XIII

Doña Mariana Montenegro se encontraba más triste que de costumbre. Dos de sus mejores amigos, Alonso de Ojeda y la princesa Anacaona la habían abandonado por el momento, y como «Maese» Juan de La Cosa hacía ya mucho tiempo que regresara a España, tan sólo le quedaba don Luis de Torres como fiel contertulio con el que compartir el tedio y las largas horas de espera.
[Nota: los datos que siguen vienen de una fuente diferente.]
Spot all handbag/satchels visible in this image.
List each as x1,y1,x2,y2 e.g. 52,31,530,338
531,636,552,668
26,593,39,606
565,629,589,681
Muchas cosas habían ocurrido en la isla desde antes incluso de haber abandonado la ciudad de «Isabela» estableciéndose en la más hermosa y salubre Santo Domingo, y aunque en lo económico la mayoría de ellas habían sido harto beneficiosas para la alemana, echaba de menos su granja y aquellos buenos amigos que tanto le habían ayudado en sus comienzos.

Don Bartolomé Colón de un lado y Miguel Díaz de otro habían sabido mantener sus promesas y la exvizcondesa podía considerarse ya una mujer muy rica gracias al oro que le correspondía en el reparto de las minas del Ozama, por lo que se estaba construyendo en aquellos momentos una de las más hermosas mansiones de la desembocadura del río.

La compartía con el silencioso Haitiké, el fiel Bonifacio Cabrera y tres sirvientas indias de Anacaona que no se atrevían a desobedecer a su reina escapando a la selva, pero la prolongada ausencia de Cienfuegos se volvía cada vez más insoportable, en especial desde que no tenía a su lado al pequeño Ojeda que la distrajera con sus bromas.

Al conquense le habían vencido al fin sus ansias de aventura, y tras aguardar inútilmente a que le ofreciesen el mando de una expedición que se lanzase a la conquista de nuevas tierras, había llegado a la triste conclusión de que los Colón jamás consentirían que nadie ajeno a la familia moviese un dedo en el Nuevo Mundo, por lo que tomó la decisión de acudir a pedir permiso personalmente a unos Reyes Católicos que parecían compartir desde tres años antes, la generalizada idea de que no se podía dejar todo un naciente imperio a merced de los caprichos del ambicioso Virrey.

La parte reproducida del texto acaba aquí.